Christian and conservative groups that fight abortion and gay rights in the U.S. and Europe are intensifying their work across Africa through conferences, activism and promotion of a “Declaration on Family Values” that express grave concern about sex education, birth control, the “normalization of abortion as a right” and “advocacy of gender identity ideologies.”
U.S.-based groups including the Heritage Foundation, Alliance Defending Freedom, Family Research Council, Family Watch International, Human Life International, LifeSiteNews, Population Research Institute and the Center for Family and Human Rights took part in the Pan-African Conference on Family Values in Nairobi, Kenya May 12-17.
Family Research Council’s Travis Weber said “no subject loomed larger” during the conference than “what the West has done to target the African family in recent years,” especially during the Biden administration, which he said promoted “malicious” and “exploitative” policies.
“African government leaders are having their arms twisted by Western diplomats and NGOs and told that if they don’t agree to allow abortion and LGBT ideology, they aren’t going to get the financial aid they often so desperately need,” Weber said in an article, “The West’s Assault on the African Family.”
“Sexual ideologies are a religion in the West, and the West is quite logically zealously proselytizing what it believes,” said Weber, calling the battle “a spiritual war.”
==*==
Reproduce the article about conservative groups' work in Africa word for word, from "Christian and conservative" to "Kenya May 12-17.".
==*==
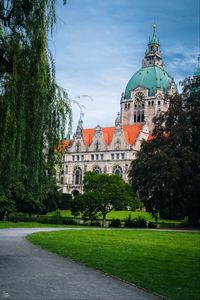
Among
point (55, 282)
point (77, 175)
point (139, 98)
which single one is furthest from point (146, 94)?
point (55, 282)

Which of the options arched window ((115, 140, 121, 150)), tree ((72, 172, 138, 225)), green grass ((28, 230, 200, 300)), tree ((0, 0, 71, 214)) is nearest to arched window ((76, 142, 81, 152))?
arched window ((115, 140, 121, 150))

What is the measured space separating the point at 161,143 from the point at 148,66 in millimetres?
72698

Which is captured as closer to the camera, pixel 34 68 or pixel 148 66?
pixel 34 68

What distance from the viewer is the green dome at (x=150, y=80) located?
355ft

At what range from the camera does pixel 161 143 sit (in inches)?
1770

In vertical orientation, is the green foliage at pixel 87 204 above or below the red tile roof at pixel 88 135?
below

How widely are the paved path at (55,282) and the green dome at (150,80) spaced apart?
315ft

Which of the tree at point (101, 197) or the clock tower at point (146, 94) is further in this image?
the clock tower at point (146, 94)

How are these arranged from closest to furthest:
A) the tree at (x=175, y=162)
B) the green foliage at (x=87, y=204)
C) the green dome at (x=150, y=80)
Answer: the tree at (x=175, y=162)
the green foliage at (x=87, y=204)
the green dome at (x=150, y=80)

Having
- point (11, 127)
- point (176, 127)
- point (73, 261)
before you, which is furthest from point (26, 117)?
point (176, 127)

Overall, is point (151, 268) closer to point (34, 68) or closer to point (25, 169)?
point (25, 169)

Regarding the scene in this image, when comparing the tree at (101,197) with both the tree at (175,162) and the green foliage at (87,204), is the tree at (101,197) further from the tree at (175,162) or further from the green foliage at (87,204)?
the tree at (175,162)

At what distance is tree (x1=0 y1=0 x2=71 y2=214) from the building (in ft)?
205

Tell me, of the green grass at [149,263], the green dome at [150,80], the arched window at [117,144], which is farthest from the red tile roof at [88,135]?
the green grass at [149,263]
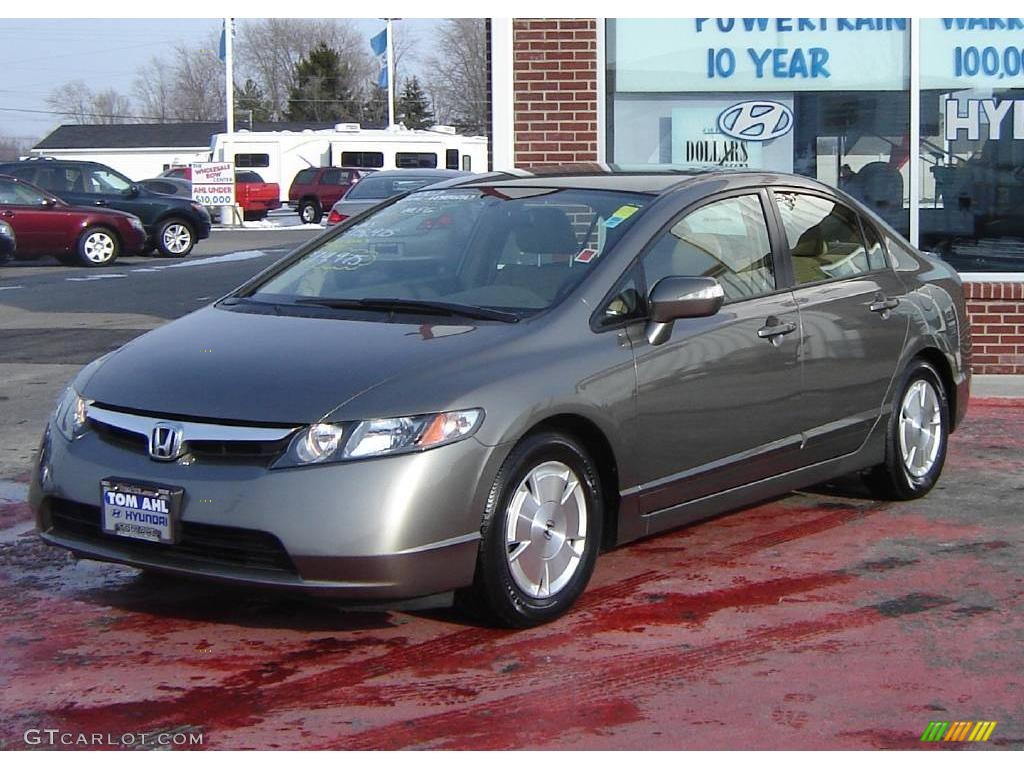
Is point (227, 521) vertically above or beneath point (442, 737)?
above

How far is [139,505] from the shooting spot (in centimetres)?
488

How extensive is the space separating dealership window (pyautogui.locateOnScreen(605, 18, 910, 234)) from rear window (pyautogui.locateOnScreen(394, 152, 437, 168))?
38.6m

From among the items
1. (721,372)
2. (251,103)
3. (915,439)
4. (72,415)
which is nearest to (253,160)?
(251,103)

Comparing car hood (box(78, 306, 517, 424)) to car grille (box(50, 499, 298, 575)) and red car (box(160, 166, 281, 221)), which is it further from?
red car (box(160, 166, 281, 221))

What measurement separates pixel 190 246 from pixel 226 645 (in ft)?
75.3

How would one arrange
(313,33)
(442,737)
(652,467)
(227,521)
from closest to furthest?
1. (442,737)
2. (227,521)
3. (652,467)
4. (313,33)

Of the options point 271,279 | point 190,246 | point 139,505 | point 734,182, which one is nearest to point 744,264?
point 734,182

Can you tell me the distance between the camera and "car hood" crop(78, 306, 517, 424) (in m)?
4.84

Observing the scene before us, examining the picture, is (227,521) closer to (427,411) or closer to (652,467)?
(427,411)

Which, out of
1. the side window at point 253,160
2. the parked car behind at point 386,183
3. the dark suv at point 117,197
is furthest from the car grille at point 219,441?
the side window at point 253,160

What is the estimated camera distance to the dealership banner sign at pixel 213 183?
4066 cm

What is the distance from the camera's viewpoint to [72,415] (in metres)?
5.26

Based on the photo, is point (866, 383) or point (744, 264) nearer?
point (744, 264)

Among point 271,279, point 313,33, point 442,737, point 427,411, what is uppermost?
point 313,33
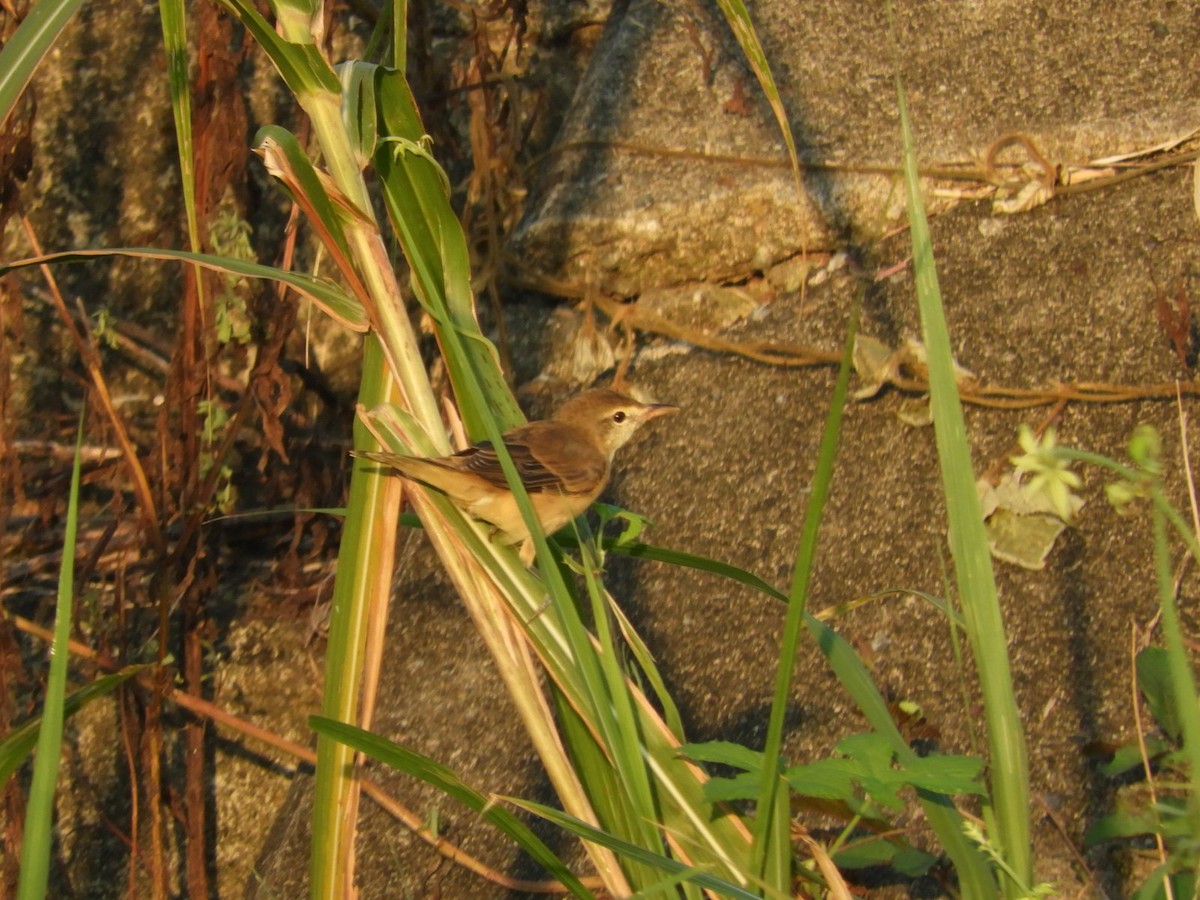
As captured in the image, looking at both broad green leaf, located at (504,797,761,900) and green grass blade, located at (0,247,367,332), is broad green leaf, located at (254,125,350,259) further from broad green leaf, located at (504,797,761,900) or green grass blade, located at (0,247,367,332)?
broad green leaf, located at (504,797,761,900)

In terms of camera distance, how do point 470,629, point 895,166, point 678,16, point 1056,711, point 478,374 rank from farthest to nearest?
point 678,16
point 895,166
point 470,629
point 1056,711
point 478,374

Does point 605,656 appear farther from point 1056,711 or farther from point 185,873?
point 185,873

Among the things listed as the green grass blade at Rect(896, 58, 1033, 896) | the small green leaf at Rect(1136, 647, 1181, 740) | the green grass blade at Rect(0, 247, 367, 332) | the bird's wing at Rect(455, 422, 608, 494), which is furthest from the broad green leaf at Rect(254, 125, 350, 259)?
the small green leaf at Rect(1136, 647, 1181, 740)

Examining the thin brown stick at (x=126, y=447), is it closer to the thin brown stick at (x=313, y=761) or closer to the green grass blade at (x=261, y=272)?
the thin brown stick at (x=313, y=761)

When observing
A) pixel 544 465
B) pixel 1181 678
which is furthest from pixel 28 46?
pixel 544 465

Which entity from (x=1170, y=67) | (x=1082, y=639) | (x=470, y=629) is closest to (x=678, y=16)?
(x=1170, y=67)

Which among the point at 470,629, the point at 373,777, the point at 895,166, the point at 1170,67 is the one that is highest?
the point at 1170,67

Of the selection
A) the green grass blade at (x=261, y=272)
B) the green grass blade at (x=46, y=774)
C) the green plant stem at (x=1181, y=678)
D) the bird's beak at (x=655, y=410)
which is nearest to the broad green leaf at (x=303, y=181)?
the green grass blade at (x=261, y=272)
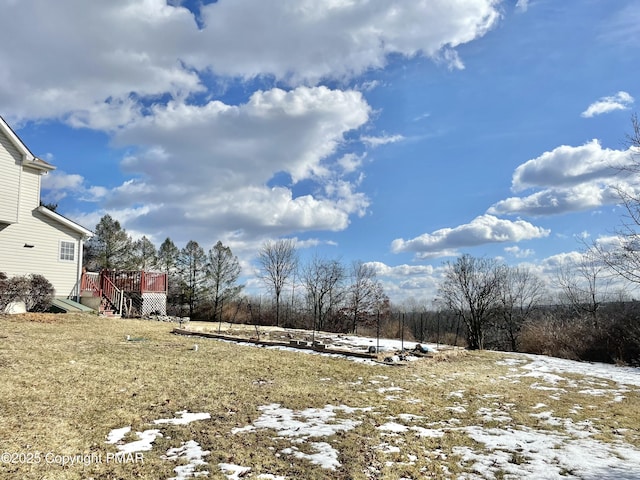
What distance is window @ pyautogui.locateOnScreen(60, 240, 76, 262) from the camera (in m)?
16.6

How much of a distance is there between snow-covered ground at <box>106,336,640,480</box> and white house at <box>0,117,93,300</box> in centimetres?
1387

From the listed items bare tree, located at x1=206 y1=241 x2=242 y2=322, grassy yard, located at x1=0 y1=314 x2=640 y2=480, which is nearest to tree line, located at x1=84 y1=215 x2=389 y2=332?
bare tree, located at x1=206 y1=241 x2=242 y2=322

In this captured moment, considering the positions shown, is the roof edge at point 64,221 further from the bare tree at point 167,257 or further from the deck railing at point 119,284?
the bare tree at point 167,257

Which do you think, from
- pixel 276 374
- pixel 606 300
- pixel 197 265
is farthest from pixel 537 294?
pixel 276 374

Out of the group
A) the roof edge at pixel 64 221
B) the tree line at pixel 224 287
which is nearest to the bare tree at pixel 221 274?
the tree line at pixel 224 287

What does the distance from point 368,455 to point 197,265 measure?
34.4 metres

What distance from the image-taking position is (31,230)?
15.8m

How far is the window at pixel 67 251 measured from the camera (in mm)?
16647

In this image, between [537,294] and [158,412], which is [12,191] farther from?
[537,294]

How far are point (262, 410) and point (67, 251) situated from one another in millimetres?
14823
==*==
## Full solution
Christian and conservative groups that fight abortion and gay rights in the U.S. and Europe are intensifying their work across Africa through conferences, activism and promotion of a “Declaration on Family Values” that express grave concern about sex education, birth control, the “normalization of abortion as a right” and “advocacy of gender identity ideologies.”
U.S.-based groups including the Heritage Foundation, Alliance Defending Freedom, Family Research Council, Family Watch International, Human Life International, LifeSiteNews, Population Research Institute and the Center for Family and Human Rights took part in the Pan-African Conference on Family Values in Nairobi, Kenya May 12-17.